Nearly one in seven (14%) self-employed borrowers are less likely to get their mortgage approved than any other ‘under-served’ group.
An ‘access gap’ is forming between the employed and self-employed when when it comes to mortgage applications, according to online mortgage broker Trussle.
Findings from Trussle’s industry report, the Mortgage Saver Review, revealed the self-employed make up 23% of all ‘specialist’ cases received by lenders.
Since Trussle’s inception in 2015 to date it has seen 54% more mortgage applications from the self-employed compared to any other under-served group. These included first-time buyers, retirees, those on low income and those with adverse credit.
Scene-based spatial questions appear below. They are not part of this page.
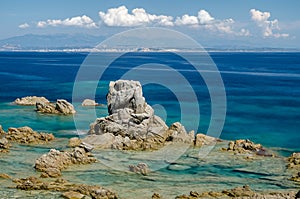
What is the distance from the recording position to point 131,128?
4075 cm

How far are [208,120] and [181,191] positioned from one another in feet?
88.4

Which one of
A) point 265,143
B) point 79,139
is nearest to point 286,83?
point 265,143

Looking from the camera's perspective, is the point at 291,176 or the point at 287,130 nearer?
the point at 291,176

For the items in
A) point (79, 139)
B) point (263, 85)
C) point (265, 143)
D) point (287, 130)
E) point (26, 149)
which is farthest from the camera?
point (263, 85)

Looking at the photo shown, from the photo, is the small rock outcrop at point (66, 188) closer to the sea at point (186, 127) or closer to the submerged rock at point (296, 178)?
the sea at point (186, 127)

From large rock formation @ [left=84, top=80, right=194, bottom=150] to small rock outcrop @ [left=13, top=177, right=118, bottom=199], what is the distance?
1083cm

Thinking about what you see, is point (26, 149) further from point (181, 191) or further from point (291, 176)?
point (291, 176)

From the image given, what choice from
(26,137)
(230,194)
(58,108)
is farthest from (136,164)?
(58,108)

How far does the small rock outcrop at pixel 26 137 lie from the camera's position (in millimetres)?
39469

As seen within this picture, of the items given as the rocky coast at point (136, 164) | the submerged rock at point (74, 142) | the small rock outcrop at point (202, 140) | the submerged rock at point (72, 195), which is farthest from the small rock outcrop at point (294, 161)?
the submerged rock at point (74, 142)

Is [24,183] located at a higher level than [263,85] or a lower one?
lower

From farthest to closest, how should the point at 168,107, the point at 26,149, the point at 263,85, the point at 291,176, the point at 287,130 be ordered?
1. the point at 263,85
2. the point at 168,107
3. the point at 287,130
4. the point at 26,149
5. the point at 291,176

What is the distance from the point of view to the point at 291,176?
30.4 meters

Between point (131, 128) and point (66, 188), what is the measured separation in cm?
1497
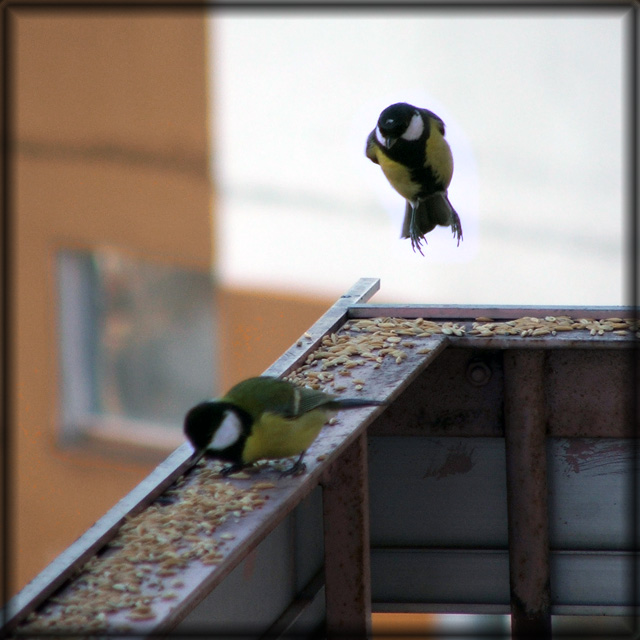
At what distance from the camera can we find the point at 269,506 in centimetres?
168

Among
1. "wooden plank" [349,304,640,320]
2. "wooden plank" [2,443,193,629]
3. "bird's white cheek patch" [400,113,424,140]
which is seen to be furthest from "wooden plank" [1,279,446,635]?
"bird's white cheek patch" [400,113,424,140]

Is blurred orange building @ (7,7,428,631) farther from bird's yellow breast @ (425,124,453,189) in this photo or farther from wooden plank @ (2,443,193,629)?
wooden plank @ (2,443,193,629)

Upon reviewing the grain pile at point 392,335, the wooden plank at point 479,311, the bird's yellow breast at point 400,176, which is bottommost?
the grain pile at point 392,335

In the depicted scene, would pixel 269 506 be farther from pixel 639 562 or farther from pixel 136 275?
pixel 136 275

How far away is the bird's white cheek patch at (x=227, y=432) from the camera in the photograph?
1.85 m

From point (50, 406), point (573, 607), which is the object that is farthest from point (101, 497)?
point (573, 607)

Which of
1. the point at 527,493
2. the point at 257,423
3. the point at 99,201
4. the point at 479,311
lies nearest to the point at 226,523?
the point at 257,423

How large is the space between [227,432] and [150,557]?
37 centimetres

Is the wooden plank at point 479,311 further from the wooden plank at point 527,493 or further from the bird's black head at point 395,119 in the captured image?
the bird's black head at point 395,119

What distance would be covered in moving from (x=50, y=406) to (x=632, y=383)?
4961 mm

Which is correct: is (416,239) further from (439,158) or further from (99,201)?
(99,201)

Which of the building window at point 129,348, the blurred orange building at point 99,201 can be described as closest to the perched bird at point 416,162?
the blurred orange building at point 99,201

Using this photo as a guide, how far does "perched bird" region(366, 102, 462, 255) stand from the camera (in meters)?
2.16

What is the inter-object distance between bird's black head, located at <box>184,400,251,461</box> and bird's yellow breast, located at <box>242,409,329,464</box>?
26 millimetres
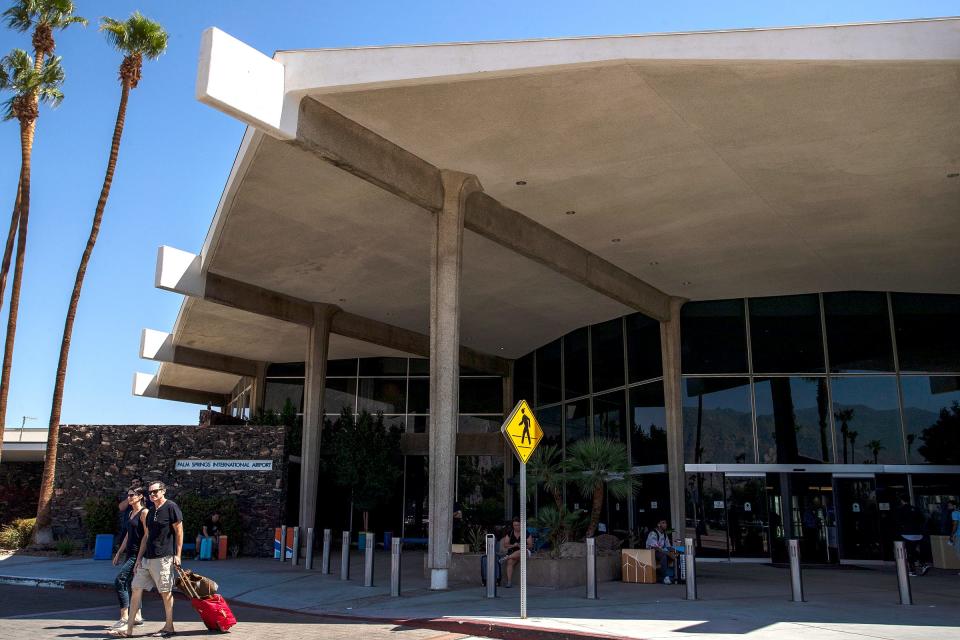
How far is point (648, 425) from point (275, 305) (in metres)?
12.7

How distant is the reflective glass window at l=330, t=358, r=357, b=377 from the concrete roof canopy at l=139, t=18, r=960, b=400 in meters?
10.5

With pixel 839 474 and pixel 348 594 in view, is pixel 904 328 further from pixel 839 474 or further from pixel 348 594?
pixel 348 594

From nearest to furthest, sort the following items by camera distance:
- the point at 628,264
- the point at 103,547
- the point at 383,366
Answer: the point at 103,547, the point at 628,264, the point at 383,366

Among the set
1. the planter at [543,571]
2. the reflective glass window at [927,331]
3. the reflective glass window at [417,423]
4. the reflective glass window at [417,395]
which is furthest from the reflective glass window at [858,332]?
the reflective glass window at [417,423]

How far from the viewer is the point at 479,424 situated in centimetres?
3422

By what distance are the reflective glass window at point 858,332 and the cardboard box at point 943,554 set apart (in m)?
4.84

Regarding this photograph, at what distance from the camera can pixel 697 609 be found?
1148 cm

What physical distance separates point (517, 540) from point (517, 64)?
846cm

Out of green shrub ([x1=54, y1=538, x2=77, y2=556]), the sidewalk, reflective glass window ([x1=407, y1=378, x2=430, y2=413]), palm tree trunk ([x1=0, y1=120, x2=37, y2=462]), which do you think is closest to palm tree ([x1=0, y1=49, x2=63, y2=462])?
palm tree trunk ([x1=0, y1=120, x2=37, y2=462])

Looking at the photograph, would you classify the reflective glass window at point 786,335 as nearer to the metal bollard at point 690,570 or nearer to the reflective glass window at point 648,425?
the reflective glass window at point 648,425

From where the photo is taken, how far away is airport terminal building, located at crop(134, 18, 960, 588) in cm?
A: 1291

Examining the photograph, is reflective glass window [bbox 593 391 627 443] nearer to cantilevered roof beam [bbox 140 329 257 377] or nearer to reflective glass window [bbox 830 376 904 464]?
reflective glass window [bbox 830 376 904 464]

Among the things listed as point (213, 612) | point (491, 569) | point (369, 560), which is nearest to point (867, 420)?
point (491, 569)

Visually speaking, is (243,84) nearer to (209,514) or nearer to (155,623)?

Miles Robinson, head of mortgages at Trussle, said: ”The government encourages entrepreneurship, but the mortgage industry is not keeping pace with how fast the self-employed sector is expanding.
"This group is being let down time and time again with a challenging and confusing mortgage journey, which is resulting in less mortgages being approved by lenders.
"Enough is enough. The industry must work collaboratively to update its requirements and close this “mortgage access gap” to support the self-employed.
"We’re using our own data to design flexible products for specific under-served groups, like the self-employed. This will be a significant step in our commitment to making mortgages fairer for all.”
The research found that 28% of self-employed mortgage applicants and borrowers think considering future earning potential or projections would be fairer and over a quarter (26%) think having a specific financial test for the self-employed due to their different needs would level the playing field.